ADR seeks urgent hearing on electoral bonds case in Supreme Court
The Association for Democratic Reforms (ADR) has moved an application in the Supreme Court demanding urgent listing of public interest litigation (PIL) pending on the issue of electoral bonds.
The application on Monday has sought listing of its PIL pending with the Supreme Court since September 2017. The matter was last heard on January 20 this year and has not come up for hearing since then.
Advocate Prashant Bhushan, who has filed the plea for ADR informed the Court that just before the Bihar Assembly elections, the State Bank of India has been authorized to issue and encash Electoral Bonds through its 29 authorized branches between October 19 and 28.
The application said, “Even though a notification, dated January 2, 2018 stipulates sale of electoral bonds in January, April, July and October months of each year; the window was not opened in April and July, but has been opened in October, right before the Bihar legislative election.”
The ADR in its PIL had sought that the amendments carried out to the Finance Act that were passed as Money Bills which provided an anonymous route for political parties to receive corporate funding through electoral bonds be struck down. This lack of transparency in the accounts of all political parties was cited as the ground by ADR to oppose this scheme. These donations enjoy 100 per cent tax exemption as they need not be reported to the Income Tax Department either, the petition added.

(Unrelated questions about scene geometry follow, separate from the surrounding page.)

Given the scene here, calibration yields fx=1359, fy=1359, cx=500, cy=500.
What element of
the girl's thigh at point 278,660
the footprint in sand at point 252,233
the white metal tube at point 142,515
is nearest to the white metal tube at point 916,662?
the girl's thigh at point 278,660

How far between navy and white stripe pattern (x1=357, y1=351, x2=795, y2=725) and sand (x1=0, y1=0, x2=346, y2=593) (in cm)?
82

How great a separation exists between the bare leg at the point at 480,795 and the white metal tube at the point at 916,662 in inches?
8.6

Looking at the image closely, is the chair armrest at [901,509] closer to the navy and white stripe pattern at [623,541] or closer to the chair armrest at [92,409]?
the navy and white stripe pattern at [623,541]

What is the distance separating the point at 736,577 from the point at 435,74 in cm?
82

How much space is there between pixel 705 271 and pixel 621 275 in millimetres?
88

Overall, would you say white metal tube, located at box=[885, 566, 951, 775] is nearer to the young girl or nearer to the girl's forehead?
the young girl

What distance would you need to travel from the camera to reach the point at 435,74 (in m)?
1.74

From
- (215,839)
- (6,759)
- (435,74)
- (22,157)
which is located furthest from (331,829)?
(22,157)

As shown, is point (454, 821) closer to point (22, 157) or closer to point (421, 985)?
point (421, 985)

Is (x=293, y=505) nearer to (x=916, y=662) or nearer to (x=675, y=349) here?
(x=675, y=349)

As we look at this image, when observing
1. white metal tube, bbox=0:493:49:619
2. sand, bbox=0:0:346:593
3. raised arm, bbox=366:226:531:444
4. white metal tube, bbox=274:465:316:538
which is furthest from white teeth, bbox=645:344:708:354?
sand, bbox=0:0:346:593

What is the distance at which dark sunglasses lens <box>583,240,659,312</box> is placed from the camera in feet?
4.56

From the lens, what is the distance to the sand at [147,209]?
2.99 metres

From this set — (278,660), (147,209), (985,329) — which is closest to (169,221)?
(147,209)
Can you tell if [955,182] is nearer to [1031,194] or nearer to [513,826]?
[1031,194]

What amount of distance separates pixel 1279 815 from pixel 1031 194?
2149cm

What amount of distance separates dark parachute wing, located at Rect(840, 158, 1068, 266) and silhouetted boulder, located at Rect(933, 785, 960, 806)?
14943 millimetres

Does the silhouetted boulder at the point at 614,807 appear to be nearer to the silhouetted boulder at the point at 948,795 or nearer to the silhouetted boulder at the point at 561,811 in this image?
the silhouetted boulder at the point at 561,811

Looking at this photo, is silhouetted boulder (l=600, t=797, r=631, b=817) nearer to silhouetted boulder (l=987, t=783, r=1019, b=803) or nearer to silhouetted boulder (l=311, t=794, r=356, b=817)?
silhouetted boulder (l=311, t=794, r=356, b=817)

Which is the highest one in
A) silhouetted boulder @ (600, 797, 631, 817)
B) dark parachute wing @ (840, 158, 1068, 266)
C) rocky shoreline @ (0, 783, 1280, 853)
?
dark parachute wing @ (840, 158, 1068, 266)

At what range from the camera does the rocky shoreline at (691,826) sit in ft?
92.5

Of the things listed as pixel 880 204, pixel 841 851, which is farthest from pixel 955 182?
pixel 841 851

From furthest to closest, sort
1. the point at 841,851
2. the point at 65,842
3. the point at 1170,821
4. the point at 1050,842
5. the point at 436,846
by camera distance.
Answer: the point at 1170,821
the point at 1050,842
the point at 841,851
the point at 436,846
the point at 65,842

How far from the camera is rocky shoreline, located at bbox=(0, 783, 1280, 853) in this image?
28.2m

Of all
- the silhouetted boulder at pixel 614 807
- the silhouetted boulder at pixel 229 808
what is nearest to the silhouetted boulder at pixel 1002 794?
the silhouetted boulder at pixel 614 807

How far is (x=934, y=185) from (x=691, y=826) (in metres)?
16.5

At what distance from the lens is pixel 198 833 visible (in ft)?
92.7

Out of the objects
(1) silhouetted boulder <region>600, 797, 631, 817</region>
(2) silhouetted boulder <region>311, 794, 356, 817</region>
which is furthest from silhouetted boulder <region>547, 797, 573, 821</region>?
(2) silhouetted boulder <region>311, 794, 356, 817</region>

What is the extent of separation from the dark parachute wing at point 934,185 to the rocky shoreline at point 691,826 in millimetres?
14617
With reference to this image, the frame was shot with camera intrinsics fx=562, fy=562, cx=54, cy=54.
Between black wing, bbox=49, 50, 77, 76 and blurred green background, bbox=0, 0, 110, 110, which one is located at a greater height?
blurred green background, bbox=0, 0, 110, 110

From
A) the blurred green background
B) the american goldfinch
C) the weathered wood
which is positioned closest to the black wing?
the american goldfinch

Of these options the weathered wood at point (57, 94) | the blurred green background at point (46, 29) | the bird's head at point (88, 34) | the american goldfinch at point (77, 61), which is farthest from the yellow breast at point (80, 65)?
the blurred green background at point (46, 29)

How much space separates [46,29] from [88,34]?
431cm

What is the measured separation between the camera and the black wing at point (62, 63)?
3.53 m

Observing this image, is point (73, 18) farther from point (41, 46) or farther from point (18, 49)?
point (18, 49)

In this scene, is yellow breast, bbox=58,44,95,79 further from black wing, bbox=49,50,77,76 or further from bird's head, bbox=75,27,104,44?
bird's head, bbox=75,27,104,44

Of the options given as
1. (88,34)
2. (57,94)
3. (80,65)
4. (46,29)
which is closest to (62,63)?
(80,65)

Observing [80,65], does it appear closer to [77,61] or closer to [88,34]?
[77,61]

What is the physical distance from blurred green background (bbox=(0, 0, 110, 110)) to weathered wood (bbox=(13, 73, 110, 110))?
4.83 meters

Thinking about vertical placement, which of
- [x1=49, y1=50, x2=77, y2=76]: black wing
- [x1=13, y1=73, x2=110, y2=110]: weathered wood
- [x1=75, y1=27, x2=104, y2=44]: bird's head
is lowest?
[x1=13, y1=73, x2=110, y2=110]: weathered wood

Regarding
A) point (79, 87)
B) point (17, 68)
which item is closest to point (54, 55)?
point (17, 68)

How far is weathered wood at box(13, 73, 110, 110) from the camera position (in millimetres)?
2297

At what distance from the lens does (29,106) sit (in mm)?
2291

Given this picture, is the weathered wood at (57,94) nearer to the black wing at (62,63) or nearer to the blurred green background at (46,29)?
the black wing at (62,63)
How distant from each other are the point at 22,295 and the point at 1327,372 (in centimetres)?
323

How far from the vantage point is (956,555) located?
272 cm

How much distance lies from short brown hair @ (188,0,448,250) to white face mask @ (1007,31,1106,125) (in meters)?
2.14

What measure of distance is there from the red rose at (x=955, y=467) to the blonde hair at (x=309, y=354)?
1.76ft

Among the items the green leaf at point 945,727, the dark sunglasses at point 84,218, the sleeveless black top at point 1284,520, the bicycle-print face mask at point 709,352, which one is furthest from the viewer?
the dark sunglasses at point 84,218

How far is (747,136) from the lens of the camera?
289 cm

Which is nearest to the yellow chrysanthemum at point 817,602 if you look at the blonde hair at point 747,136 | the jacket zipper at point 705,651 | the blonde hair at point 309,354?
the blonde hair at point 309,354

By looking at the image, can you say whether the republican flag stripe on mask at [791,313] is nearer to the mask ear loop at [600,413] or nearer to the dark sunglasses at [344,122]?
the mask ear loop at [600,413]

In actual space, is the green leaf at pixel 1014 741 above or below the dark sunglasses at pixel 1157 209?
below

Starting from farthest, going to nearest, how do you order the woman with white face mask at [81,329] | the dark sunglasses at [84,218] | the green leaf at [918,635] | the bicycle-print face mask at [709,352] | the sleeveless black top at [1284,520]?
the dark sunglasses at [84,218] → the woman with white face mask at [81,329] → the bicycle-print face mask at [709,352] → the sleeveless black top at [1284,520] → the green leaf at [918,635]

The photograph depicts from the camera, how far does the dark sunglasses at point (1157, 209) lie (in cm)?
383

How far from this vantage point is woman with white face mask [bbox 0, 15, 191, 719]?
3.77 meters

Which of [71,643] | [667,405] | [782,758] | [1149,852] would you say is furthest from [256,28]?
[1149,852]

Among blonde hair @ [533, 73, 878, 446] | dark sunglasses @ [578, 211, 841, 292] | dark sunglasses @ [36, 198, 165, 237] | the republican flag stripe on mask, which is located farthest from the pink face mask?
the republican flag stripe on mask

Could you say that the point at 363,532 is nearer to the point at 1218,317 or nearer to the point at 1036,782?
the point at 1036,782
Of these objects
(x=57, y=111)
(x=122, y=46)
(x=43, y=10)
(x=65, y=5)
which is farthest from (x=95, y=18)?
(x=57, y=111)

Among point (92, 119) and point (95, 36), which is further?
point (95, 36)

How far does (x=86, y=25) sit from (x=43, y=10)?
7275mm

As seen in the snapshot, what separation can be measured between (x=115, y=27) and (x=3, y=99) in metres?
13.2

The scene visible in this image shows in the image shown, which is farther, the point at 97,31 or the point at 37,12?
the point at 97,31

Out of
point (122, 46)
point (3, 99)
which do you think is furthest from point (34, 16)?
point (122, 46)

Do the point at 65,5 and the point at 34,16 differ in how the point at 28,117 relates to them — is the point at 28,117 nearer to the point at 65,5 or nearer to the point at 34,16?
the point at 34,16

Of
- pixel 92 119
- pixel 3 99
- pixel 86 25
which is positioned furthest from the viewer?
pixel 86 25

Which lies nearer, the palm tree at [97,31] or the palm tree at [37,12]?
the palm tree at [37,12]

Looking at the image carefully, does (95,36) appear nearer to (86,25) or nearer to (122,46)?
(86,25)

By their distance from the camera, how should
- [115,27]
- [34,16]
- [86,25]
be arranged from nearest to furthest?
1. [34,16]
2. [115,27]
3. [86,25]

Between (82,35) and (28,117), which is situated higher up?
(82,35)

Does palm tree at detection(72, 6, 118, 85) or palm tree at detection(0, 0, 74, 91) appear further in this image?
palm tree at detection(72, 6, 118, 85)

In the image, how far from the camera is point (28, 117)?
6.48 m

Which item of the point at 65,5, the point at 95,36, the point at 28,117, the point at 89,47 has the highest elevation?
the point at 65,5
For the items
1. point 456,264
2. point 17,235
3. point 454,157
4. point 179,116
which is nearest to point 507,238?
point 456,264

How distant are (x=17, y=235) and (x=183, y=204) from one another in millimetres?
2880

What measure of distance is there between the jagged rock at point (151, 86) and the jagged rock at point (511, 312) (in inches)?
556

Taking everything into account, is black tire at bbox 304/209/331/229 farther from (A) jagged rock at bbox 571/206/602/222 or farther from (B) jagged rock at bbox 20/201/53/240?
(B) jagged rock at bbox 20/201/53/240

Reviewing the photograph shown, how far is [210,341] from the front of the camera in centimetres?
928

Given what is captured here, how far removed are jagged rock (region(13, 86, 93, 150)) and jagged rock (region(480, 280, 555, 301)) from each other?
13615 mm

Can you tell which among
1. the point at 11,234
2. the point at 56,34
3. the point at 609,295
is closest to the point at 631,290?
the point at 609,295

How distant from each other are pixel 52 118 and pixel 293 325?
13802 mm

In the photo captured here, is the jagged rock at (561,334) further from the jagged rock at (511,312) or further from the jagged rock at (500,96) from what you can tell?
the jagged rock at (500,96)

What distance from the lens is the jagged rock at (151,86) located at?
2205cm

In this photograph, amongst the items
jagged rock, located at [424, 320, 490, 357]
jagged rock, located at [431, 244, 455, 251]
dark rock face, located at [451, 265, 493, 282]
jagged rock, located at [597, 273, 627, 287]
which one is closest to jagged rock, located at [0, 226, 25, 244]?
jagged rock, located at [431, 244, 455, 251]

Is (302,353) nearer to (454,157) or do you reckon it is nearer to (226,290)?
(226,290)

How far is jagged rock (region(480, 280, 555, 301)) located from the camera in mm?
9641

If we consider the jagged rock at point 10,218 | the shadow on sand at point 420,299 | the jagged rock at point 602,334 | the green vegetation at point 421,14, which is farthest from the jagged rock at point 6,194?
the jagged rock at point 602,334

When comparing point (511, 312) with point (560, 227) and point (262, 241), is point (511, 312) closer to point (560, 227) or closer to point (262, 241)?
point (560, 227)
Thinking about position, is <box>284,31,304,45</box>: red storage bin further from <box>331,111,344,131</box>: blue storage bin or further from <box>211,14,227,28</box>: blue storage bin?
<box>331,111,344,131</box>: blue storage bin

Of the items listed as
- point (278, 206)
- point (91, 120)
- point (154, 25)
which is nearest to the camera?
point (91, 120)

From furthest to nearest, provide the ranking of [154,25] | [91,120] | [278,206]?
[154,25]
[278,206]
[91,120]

“The Electoral Bonds Scheme has opened the floodgates to unlimited corporate donations to political parties and anonymous financing by Indian as well as foreign companies which can have serious repercussions on the Indian democracy,” the application stated, adding that the Finance Act of 2017 exempts use of electoral bonds from disclosure under the Representation of Peoples Act.
The ADR moved applications in March 2019 and again in November 2019 to stay the implementation of the Electoral Bond Scheme but the same was not granted. In April 2019, an interim order was issued by the Supreme Court asking political parties to disclose to the Election Commission in a sealed cover details of donations received by way of electoral bonds.
In the same order, the top court had observed that the issue with regard to electoral bonds gives rise to “weighty issues which have a tremendous bearing on the sanctity of the electoral process in the country” which require an in-depth hearing.